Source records
⁂

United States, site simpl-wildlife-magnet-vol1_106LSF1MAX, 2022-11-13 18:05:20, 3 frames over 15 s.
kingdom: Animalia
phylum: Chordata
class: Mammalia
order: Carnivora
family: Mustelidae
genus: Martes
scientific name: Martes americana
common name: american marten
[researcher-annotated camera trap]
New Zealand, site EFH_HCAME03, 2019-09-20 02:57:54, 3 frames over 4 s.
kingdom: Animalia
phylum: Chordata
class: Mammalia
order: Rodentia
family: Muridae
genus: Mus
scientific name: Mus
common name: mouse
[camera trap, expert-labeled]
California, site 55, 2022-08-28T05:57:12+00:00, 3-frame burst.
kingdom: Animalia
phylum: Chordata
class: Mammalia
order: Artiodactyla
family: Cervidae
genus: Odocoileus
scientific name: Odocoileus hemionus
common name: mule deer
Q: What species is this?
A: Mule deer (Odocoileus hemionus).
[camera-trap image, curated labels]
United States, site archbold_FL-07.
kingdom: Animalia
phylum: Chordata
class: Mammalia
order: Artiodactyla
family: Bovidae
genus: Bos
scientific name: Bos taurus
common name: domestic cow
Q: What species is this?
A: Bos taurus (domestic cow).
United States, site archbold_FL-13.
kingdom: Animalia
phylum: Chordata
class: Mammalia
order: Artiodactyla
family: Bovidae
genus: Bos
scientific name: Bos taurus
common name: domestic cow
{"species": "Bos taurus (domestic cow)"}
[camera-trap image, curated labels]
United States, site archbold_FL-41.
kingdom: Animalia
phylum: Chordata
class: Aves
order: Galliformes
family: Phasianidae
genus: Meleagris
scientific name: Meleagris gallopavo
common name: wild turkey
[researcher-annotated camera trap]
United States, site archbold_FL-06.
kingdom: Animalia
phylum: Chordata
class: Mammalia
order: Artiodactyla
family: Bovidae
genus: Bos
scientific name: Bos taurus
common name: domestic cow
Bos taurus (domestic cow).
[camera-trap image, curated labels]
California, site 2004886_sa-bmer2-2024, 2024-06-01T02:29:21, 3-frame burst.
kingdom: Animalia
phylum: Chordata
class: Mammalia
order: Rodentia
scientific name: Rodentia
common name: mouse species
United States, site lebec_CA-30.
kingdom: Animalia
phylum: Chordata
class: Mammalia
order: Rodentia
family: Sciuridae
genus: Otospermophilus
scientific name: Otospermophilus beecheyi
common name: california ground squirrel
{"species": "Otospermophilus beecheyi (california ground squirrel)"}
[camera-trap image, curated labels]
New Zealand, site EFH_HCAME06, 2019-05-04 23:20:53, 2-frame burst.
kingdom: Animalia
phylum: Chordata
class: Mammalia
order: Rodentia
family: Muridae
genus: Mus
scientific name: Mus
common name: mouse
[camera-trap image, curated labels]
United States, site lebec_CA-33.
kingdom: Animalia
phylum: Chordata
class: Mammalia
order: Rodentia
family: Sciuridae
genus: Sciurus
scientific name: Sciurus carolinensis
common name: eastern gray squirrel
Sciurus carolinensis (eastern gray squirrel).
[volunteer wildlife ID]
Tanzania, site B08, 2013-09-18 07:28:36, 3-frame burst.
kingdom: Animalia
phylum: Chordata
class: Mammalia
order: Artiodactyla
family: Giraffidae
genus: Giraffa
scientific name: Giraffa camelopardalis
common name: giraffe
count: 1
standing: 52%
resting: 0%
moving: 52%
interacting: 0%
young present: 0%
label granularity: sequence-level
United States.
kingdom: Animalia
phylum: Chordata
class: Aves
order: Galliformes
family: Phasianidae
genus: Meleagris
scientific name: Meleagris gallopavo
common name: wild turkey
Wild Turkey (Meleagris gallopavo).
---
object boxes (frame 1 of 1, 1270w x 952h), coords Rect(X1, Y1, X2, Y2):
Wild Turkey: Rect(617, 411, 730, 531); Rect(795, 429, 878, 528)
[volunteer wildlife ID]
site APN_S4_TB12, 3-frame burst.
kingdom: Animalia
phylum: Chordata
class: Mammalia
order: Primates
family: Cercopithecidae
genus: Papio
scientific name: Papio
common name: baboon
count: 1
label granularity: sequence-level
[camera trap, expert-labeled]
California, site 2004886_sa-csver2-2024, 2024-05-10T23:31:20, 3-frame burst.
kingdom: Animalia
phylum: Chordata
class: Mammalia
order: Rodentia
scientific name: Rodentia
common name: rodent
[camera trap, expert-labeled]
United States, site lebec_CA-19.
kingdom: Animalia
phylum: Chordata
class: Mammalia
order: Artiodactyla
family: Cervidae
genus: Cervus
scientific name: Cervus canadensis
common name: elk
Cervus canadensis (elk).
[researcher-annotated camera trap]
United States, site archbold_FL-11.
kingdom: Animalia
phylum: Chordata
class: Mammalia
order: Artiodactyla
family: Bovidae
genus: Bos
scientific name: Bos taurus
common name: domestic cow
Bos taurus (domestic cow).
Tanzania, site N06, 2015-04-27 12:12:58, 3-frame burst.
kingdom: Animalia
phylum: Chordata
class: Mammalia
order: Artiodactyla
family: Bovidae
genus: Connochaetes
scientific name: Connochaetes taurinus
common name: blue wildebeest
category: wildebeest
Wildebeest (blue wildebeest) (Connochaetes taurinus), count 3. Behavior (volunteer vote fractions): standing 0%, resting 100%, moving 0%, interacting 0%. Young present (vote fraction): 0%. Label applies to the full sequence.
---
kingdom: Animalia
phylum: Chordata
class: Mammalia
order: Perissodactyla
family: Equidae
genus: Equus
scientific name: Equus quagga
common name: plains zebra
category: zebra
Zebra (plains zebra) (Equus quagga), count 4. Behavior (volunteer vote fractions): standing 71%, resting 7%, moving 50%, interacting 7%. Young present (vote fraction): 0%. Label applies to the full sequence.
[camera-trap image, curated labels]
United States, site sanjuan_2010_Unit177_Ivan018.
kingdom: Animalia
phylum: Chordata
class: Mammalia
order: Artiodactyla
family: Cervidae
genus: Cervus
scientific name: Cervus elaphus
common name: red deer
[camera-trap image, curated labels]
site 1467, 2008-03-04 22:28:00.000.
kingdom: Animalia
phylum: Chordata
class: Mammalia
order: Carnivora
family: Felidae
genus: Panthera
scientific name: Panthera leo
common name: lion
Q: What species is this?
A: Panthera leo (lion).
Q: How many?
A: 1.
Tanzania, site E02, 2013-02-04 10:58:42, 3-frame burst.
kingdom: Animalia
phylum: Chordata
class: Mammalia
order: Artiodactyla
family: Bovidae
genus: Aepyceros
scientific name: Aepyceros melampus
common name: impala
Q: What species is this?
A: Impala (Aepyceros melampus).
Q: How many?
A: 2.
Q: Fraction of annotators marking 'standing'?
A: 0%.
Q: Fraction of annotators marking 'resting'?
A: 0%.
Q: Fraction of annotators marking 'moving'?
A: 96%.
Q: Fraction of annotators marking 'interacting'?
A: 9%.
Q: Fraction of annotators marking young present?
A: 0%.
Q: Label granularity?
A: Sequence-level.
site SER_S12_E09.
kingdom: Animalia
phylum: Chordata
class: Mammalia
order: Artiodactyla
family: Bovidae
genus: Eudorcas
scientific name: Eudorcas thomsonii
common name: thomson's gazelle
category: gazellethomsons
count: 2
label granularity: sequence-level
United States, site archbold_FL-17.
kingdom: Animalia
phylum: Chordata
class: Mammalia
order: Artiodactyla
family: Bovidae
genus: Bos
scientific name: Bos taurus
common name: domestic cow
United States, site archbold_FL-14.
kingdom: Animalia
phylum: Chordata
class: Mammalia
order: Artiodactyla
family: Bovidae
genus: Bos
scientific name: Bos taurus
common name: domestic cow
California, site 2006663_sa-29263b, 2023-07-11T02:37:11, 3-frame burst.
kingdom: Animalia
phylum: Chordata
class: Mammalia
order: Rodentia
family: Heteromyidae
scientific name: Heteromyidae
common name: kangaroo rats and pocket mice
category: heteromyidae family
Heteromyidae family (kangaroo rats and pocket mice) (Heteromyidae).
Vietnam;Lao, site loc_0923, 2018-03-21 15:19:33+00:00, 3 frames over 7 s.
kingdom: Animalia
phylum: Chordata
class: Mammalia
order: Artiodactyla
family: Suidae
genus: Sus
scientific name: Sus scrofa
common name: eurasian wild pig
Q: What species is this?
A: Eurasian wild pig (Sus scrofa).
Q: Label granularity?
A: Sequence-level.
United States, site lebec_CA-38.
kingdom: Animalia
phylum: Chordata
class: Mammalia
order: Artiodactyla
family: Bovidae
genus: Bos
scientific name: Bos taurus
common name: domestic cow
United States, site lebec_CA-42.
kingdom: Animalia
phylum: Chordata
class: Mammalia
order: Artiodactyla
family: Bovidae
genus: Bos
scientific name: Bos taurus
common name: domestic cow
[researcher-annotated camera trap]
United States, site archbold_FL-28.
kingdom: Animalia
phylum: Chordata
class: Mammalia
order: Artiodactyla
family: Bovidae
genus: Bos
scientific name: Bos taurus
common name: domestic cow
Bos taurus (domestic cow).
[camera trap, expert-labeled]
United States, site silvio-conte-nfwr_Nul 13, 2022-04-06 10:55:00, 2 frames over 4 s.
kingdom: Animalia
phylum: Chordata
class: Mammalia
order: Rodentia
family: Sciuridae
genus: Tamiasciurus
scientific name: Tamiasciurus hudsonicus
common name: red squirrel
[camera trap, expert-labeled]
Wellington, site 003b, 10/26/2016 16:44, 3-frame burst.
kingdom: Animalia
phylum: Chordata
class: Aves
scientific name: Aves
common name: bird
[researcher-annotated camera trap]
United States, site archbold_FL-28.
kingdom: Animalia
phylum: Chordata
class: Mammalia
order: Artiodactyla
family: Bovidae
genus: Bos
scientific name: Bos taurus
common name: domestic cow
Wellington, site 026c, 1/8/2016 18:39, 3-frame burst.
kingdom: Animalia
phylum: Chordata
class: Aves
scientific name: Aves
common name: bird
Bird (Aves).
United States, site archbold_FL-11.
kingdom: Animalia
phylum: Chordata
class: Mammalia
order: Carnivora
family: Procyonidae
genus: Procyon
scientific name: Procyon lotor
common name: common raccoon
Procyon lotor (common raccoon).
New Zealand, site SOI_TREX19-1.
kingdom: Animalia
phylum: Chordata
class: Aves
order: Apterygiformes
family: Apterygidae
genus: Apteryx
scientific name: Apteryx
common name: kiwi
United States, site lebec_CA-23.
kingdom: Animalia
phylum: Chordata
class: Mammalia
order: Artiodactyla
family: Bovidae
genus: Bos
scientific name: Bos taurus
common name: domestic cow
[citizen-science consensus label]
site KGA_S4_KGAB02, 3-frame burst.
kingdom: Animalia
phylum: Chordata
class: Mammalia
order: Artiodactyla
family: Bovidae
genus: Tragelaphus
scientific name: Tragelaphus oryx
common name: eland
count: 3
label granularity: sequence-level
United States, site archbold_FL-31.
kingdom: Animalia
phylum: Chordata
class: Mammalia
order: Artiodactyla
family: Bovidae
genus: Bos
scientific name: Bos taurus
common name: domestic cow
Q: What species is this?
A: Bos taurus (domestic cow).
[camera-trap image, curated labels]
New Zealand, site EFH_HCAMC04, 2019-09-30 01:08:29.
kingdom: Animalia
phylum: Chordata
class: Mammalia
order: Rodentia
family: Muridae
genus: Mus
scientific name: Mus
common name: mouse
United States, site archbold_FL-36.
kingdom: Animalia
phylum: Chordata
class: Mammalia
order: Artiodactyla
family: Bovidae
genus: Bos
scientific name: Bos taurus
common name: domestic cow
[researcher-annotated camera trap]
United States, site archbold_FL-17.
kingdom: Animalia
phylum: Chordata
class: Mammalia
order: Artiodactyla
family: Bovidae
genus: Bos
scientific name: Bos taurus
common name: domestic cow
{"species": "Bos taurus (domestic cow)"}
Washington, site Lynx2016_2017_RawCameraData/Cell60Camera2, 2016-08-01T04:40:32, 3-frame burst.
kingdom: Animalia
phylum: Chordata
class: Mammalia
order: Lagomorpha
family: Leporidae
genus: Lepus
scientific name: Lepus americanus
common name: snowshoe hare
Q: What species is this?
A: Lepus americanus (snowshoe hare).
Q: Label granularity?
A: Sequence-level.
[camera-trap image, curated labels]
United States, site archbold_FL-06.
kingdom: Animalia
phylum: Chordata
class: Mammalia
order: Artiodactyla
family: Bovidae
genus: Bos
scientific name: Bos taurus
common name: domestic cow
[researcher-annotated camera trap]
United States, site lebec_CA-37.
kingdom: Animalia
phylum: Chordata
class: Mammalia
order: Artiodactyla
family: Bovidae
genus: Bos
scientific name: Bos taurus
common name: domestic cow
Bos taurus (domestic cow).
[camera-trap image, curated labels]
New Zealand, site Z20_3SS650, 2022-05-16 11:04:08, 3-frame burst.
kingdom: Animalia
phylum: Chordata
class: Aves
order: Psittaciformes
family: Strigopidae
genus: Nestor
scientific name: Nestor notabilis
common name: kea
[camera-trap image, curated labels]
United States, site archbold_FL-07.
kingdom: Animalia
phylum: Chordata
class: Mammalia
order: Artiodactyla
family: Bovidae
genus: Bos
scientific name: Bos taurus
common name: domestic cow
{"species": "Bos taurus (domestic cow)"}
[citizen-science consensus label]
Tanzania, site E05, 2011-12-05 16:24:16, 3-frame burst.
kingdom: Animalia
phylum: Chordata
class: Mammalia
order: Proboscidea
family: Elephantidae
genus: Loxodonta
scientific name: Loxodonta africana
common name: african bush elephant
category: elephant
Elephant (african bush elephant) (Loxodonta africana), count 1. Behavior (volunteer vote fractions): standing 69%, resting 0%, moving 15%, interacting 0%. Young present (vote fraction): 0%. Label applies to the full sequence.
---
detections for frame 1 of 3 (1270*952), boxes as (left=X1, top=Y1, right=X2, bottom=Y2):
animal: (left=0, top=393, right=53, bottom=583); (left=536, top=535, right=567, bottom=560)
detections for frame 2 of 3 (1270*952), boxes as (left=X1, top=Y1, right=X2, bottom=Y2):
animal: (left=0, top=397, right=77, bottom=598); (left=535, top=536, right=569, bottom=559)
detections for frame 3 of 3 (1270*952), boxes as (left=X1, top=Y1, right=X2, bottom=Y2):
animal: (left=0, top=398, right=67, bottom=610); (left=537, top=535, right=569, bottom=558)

⁂

- _PROBLEM DETAILS_
Read through the records above and copy the lines that contain "Wellington".

- _TASK SOLUTION_
Wellington, site 003b, 10/26/2016 16:44, 3-frame burst.
Wellington, site 026c, 1/8/2016 18:39, 3-frame burst.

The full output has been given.